**Exercise inputs**
....

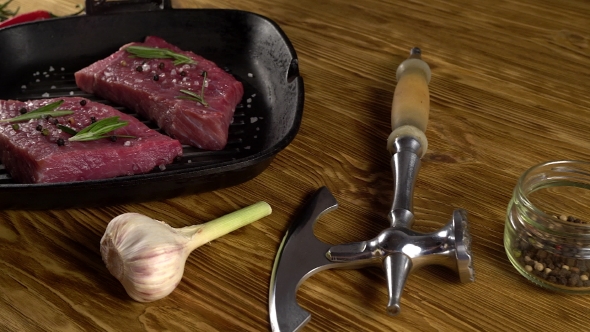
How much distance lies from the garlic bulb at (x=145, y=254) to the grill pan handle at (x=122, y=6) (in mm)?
930

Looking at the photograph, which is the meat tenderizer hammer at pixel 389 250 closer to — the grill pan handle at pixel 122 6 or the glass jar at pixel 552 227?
the glass jar at pixel 552 227

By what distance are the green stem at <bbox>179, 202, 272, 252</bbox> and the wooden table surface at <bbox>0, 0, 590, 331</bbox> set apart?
0.03m

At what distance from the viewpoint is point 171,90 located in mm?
1803

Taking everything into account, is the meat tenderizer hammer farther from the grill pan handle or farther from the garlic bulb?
the grill pan handle

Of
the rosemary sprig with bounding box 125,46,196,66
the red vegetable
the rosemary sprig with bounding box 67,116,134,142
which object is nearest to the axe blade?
the rosemary sprig with bounding box 67,116,134,142

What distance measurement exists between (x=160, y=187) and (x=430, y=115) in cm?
79

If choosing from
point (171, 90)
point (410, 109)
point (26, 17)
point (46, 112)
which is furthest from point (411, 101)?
point (26, 17)

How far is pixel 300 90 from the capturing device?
167cm

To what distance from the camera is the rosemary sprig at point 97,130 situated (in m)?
1.57

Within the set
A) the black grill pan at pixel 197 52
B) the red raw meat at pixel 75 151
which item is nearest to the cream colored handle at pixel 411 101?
the black grill pan at pixel 197 52

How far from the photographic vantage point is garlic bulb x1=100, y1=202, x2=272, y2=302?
1.23 meters

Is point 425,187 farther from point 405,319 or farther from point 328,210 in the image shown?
point 405,319

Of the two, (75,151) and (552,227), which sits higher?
(552,227)

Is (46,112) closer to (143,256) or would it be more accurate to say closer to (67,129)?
Answer: (67,129)
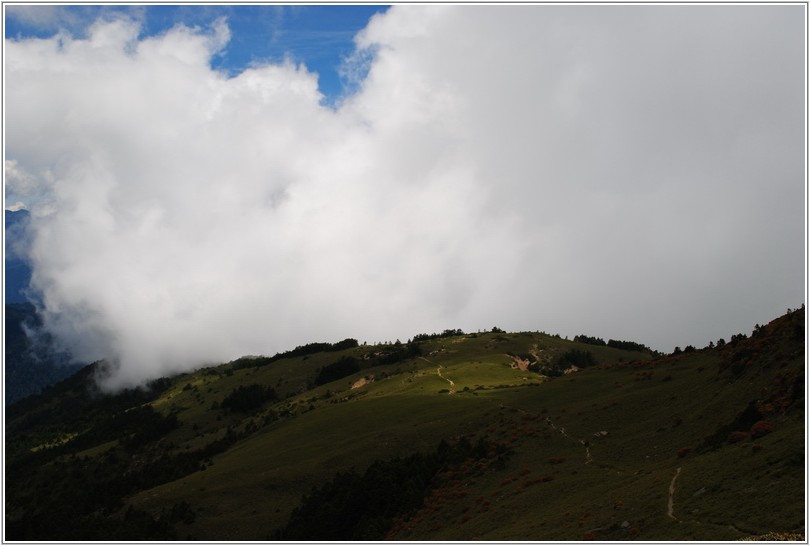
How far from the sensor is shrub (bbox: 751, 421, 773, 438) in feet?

....

**Exercise directions**
Copy the records above word for word, leaving out the pictures.

**Output**
How much distance lies from the garlic bulb at (x=145, y=254) to the grill pan handle at (x=122, y=6) (in mm)?
930

Looking at the photograph, which is the meat tenderizer hammer at pixel 389 250 closer to — the grill pan handle at pixel 122 6 or the glass jar at pixel 552 227?
the glass jar at pixel 552 227

By what distance are the green stem at <bbox>179, 202, 272, 252</bbox> and the wooden table surface at <bbox>0, 0, 590, 331</bbox> set apart?
0.03m

At what distance from the viewpoint is point 171,90 located in mm?
1803

Taking everything into account, is the meat tenderizer hammer farther from the grill pan handle or farther from the garlic bulb?
the grill pan handle

Of
the rosemary sprig with bounding box 125,46,196,66
the red vegetable
the rosemary sprig with bounding box 67,116,134,142
which object is nearest to the axe blade?
the rosemary sprig with bounding box 67,116,134,142

What distance measurement exists between (x=160, y=187) and (x=430, y=115) in cm?
79

If choosing from
point (171, 90)
point (410, 109)
point (26, 17)
point (46, 112)
which is furthest from point (411, 101)?
point (26, 17)

How far is pixel 300 90 from the capturing device?
167cm

To what distance from the camera is the rosemary sprig at point 97,130 situated (in m)?
1.57

Within the set
A) the black grill pan at pixel 197 52
B) the red raw meat at pixel 75 151
which item is nearest to the cream colored handle at pixel 411 101?
the black grill pan at pixel 197 52

How far from the photographic vantage point is garlic bulb x1=100, y1=202, x2=272, y2=302?
1.23 meters

Is point 425,187 farther from point 405,319 or farther from point 328,210 in the image shown?
point 405,319

Of the two, (75,151) and (552,227), which sits higher?
(552,227)

Is (46,112) closer to (143,256) or would it be more accurate to say closer to (67,129)?
Answer: (67,129)
How far from the sensor is shrub (bbox: 751, 421, 773, 438) in feet?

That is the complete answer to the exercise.